I was finally able to get relatively good performance out of my xeon max system… however I don’t completely understand why the configuration is working well.
I used numactl to control which CPUs and which NUMA nodes the application ran on rather than relying on the kernel to automatically schedule it or the userspace arguments to dictate the NUMA configuration. The most optimal configuration turned out to be running all compute on all the CPUs in 1 socket but letting it access the NUMA memory nodes both on the local socket and the remote socket.

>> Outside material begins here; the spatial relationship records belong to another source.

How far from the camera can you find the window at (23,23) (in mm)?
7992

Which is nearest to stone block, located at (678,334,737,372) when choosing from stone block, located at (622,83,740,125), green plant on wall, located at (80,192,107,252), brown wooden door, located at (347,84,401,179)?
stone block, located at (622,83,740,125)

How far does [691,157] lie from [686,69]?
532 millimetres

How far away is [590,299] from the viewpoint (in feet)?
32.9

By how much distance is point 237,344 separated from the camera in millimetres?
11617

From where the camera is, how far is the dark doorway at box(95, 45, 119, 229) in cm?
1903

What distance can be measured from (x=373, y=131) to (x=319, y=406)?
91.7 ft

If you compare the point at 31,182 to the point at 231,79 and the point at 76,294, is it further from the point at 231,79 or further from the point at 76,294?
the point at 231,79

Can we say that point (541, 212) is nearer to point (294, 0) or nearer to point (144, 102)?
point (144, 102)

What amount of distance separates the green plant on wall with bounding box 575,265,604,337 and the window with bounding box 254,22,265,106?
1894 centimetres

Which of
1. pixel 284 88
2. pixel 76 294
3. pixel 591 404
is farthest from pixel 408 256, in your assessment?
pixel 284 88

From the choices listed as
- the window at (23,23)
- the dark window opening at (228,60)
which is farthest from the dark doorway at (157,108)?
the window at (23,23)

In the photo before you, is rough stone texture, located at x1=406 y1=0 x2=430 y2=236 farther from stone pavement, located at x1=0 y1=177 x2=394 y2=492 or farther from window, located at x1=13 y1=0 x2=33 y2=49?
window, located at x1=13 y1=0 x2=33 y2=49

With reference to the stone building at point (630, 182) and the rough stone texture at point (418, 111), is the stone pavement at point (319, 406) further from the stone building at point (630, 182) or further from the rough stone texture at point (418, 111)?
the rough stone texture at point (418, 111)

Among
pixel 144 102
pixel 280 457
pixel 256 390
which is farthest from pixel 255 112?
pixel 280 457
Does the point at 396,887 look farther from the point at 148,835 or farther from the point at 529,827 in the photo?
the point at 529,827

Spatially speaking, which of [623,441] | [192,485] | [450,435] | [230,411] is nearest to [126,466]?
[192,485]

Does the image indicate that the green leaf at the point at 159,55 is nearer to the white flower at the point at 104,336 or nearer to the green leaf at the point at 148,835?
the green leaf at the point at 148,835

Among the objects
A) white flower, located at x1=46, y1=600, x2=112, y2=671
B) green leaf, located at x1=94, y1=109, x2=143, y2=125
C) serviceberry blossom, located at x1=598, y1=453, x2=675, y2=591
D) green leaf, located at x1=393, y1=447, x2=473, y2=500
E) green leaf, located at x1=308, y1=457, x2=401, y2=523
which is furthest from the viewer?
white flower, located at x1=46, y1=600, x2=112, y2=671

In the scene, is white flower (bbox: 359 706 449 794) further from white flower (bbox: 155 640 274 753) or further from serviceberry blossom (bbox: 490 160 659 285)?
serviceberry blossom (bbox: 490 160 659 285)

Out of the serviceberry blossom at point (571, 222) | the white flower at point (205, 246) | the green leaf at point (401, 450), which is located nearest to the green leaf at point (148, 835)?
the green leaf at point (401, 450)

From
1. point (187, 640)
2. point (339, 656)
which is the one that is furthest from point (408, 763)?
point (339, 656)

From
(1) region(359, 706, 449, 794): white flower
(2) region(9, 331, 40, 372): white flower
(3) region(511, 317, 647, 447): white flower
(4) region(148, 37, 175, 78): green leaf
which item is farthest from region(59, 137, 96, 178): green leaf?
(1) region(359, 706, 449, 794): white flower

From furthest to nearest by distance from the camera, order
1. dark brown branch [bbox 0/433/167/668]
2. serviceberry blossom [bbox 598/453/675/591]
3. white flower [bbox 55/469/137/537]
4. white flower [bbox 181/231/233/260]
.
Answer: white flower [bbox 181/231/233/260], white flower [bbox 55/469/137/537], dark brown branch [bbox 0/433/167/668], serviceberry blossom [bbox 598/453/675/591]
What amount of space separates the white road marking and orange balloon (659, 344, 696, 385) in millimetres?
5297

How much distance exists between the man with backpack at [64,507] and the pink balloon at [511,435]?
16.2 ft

I understand that a lot of the performance problems were caused by cross socket latency from the VTune profiler’s report, so it makes some sense that constricting the workload down to a single socket with relatively good latency improved performance, but I don’t understand how remote socket HBM improves the situation; there must be some kind of hardware-level cache coherency scheme going on that I don’t understand. This also explains why AMD Epycs don’t perform as well as you would expect them to; I’m speaking to the multiphysics benchmark rather than the CFD-only benchmark which the Epyc does very well on.
Here’s what the NUMA configuration of the computer looks like in HBM-only mode:
and this is the command that results in the best results so far numactl -C 0-55 -m 0-7 ./comsol62_benchmark_CFD_EM_60GB_Linux_x86-64.sh -np 56
multiphysics run:
CFD-only run:
This is a fairly substantial score, beating the current chart topping dual Genoa F-sku CPUs by ~20%, although I’m willing to bet that the Eypc’s performance could have been improved by not letting Linux schedule process threads on laggy cores.